▶ [List of tasks]:
a - In the text on astrolabes, astronomers, and observatories, where was the exposition on Arab science that the writer recalls?
b - Name every fate the text on astrolabes, astronomers, and observatories says the thirteenth-century Maqâmât manuscript has undergone.
c - Extend the essay on medieval Arab science and its manuscripts, starting after its final sentence.

[Start of Source excerpt]

Astrolabes, astronomers, observatories

Aboû Moḥammad al-Qâsim ibn ʿAlî al-Ḥarîrî, Maqâmât, 13th century. MS Arab 3929. Paris, Bnf.

With his staff in the hand, he walks under the stars. Somewhere in the yellow desert of the page, two dogs attacked him. This manuscript of Aboû Moḥammad al-Qâsim ibn ʿAlî al-Ḥarîrî’s Maqâmât dates of the thirteenth century, it traveled extensively, has lost many of its pages, and has suffered its fate as a book – being passed from hand to hand and being widely read.

Aboû Moḥammad al-Qâsim ibn ʿAlî al-Ḥarîrî, Maqâmât, 13th century. MS Arab 3929. Paris, Bnf.

Aboû Moḥammad al-Qâsim ibn ʿAlî al-Ḥarîrî, Maqâmât, 13th century. MS Arab 5847. Paris, Bnf.

What I have found about that so discreet meridian of Tonnerre, has ultimately left me with a feeling of incompleteness. All these medieval images, quadrants, astrolabes and the well of Eratosthenes always recall me the same erudite exposition on Arab science, six or seven years ago, in the Institute of the Arab world in Paris – which also left me with a feeling of incompleteness. It was obvious to me that it is impossible to speak about the ancient sciences without making a detour by the Arab-Muslim world – but the knowledge of this world does not easily let itself discover.

[End of Source excerpt]
[Start of Dataset]

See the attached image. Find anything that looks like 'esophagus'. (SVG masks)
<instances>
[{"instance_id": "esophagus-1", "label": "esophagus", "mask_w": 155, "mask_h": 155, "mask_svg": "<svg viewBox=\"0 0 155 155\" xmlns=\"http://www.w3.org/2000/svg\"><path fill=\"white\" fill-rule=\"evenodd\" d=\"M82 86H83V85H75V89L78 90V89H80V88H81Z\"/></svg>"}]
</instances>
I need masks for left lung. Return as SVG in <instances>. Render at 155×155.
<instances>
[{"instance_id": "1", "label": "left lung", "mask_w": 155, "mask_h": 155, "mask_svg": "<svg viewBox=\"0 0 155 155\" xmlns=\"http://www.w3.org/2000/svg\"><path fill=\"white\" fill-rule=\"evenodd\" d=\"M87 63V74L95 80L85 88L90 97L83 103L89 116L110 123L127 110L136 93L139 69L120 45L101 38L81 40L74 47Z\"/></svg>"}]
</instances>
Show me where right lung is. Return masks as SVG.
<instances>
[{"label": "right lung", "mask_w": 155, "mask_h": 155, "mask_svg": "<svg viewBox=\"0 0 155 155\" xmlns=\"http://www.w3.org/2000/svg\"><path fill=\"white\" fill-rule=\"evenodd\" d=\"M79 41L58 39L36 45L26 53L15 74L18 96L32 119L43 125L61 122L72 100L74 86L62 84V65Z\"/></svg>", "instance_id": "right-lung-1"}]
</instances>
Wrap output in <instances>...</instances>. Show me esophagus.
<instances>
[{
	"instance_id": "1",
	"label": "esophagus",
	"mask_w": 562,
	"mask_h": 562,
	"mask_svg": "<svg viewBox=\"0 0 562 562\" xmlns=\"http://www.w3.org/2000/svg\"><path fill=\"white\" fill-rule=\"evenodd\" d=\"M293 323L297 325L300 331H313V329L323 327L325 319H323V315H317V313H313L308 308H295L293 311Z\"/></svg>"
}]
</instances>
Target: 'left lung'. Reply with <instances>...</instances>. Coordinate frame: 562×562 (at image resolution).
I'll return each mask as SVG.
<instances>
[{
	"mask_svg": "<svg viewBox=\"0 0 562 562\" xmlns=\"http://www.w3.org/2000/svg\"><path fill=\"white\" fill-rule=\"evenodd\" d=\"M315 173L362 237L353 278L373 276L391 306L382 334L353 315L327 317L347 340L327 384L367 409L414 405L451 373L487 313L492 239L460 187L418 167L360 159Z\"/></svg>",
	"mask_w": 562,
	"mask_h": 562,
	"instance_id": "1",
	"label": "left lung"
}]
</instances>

[End of Dataset]

▶ [Answer set]:
a - At the Institute of the Arab world in Paris.

b - It traveled extensively; it lost many of its pages; it suffered its fate as a book, being passed from hand to hand and widely read.

c -
It is time to resume whatever we know.

1. Eratosthenes had established a first network of coordinates which made possible the development of cartographic projection techniques. He was not alone: Marinos of Tyre in the late first century AD also sought to measure the Earth, but in drawing his map he relied on measures other than those of Eratosthenes. Fifty years later his map became the model of Ptolemy’s Geography. Both Marinos and Ptolemy started from a prime meridian off West Africa in drawing a network of meridians and parallels of equal distance and forming rectangles, which gave a correct projection at the 36° parallel, that of the island of Rhodes, and around which they organized all the known world from the Atlantic coast to China.

Al-Isthari (?-951), Treatise of geography. 16th-c. MS. Paris, Bnf. The map follows Ptolemy’s projection, north is in the top in this copy.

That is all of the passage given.